Hildenbrand’s music is defined by the restless nature of a true seeker. Over the years his explorations have taken him to a variety of places and spaces, nonetheless, his destination continues to be the ever elusive vanishing point: the realm of the mystical. Ultimate truth and pure beauty remain forever on the horizon. His is a journey into the core of music.
Coming from a musical family, Hildenbrand was introduced to music at a very early age. His grandfather was a classical conductor and his father played guitar.
Hildenbrand studied jazz and improvisation with Mick Goodrick at Berklee College of Music, in Boston (USA), and graduated from the University of Music in Rotterdam (Netherlands).
The more he studied music, the more he was convinced that this was his calling. Hence, he decided to live in seclusion and devoted all of his time to perfecting his craft. He wanted to understand music from the inside.

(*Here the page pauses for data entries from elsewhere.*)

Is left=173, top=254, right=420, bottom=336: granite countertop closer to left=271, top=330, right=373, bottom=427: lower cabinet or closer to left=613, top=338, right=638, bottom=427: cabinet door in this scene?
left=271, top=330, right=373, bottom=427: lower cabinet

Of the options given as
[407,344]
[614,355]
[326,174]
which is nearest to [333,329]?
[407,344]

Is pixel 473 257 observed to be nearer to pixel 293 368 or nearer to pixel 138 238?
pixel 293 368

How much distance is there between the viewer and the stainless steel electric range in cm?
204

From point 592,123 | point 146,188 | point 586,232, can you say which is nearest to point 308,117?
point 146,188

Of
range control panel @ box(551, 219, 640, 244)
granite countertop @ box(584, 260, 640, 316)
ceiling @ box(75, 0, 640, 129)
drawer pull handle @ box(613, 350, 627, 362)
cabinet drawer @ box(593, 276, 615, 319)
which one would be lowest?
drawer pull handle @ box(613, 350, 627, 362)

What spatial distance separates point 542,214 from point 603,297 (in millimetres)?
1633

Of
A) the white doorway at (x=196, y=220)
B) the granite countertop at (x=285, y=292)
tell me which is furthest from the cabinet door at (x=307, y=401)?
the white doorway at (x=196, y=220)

During his journey Hildenbrand dove into a variety of musical cultures and dedicated himself to mapping the connections between them. He realised that there is a common ground that underpins all musical expressions. It’s as if music is this absolute entity, with immanent laws, that we are only beginning to understand.

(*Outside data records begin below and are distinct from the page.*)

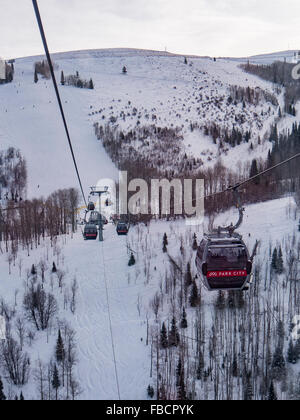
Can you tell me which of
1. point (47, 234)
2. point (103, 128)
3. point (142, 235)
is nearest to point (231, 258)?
point (142, 235)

After returning to Berlin, Hildenbrand was introduced to Turkish music. He studied with the oud master Nuri Karademirli, at the Conservatory of Turkish Music. Karademirli helped him to reach a deeper understanding of classical Turkish music, which then allowed him to transfer its microtonal expressions back to the guitar.

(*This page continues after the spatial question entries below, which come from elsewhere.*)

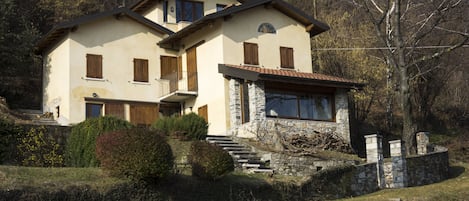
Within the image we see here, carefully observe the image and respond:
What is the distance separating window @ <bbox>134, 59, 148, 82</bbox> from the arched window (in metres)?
5.76

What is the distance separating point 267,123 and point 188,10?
10.3 meters

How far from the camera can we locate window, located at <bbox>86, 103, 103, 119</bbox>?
103 feet

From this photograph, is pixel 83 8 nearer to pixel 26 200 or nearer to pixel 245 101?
pixel 245 101

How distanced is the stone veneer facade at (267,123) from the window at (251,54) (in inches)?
75.9

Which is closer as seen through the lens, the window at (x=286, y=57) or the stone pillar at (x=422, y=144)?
the stone pillar at (x=422, y=144)

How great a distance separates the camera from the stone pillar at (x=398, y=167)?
2338 centimetres

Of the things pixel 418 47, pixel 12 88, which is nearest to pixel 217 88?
pixel 12 88

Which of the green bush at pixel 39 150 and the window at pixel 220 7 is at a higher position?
the window at pixel 220 7

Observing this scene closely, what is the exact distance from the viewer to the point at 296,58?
33.0 metres

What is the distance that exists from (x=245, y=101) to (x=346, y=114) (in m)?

Hildenbrand has a complicated relationship with the guitar: he feels more connected to the sounds of the Turkish oud, Indian sarod, Afghan rabab and Persian tar. But, at the same time, he is fully committed to this instrument and even more so to expanding its sonic limitations. His distinct personal approach to playing allows him to interweave a multitude of sounds and concepts in his music.
Hildenbrand’s musical journey also took him to India’s cultural capital, Calcutta, where he studied Indian classical music with sarod master Ranajit Sengupta.
In India, he discovered the magic inherent in everyday life. Spirituality was omnipresent there and an intuition started to mature inside of him that there is more to reality than what the mind is able to grasp. This revelation had a profound effect on him. Hildenbrand doesn‘t subscribe to any religion, but through his music he is able to unlock this hidden space. India, with all the special encounters that he had there, sharpened his antennae for this particular experience.
In 2019, Hildenbrand expanded his musical vocabulary through the addition of his singing voice. At first, he would sing to double the melody and add additional textures to the guitar. Singing also amplified the depth of his connection to music.
In 2021, he created a new language based on a thorough research and a systematic exploration of the phonetic building blocks of speech (sourced from all languages). He created his own syllable database that includes about 300 unique syllables, from which he composes his “lyrics” by following tonal and associative pictorial and poetic criteria.
In Hildenbrand’s own words: Music is a place of longing for me. It is a lens through which we have access to a more sublime aspect of our existence. Music allows us to experience a certain type of liberation, opens us up to an overwhelming sense of bliss. It’s like we are opening a door, just a little bit, and we catch a glimpse of what paradise could look like.
Drawing from the musical traditions of the Orient and India, European music, Persian music and jazz, Berlin-based German guitarist and composer Hub Hildenbrand reveals spaces previously closed to the guitar. For incorporating his singing voice into his solo concerts he created a new language following sonic and associative criteria. Hildenbrand comes from a musical family, he studied at Berklee College of Music (Boston, USA) with Mick Goodrick and graduated from the University of Music in Rotterdam (Netherlands). He studied Turkish Classical music with the oud master Nuri Karademirli at the Conservatory of Turkish Music in Berlin (Germany) and learned North Indian Classical music in Calcutta (India) from sarod master Ranajit Sengupta. Hildenbrand has directed numerous ensembles of his own, composed music for film and theater, and released 15 albums of his own music. His touring has taken him beyond Europe to the USA and India, to festivals such as the Delhi International Arts Festival, the Berlin-Istanbul Festival, folkBALTICA, the Rudolstadt Festival, and Bardentreffen Festival (Nuremberg), the Cultural Festival of the University of Cyprus and the Amari Green Festival Crete. Hildenbrand has worked with internationally renowned musicians such as Palle Mikkelborg, Hein van de Geyn, Ranajit Sengupta, Nuri Karademirli, Zacharias Spyridakis, Rhys Chatham, Rupak Bhattacharjee, Levent Yildrim, and Farhad Safari. Hildenbrand was awarded grants from the Berlin Senate, the Musikfonds and the German Music Council, among others. He was supported by the Goethe-Institut, the Initiative Musik and the Embassy of Turkey and Cyprus. Hildenbrand conduced masterclasses at universities and has students around the world.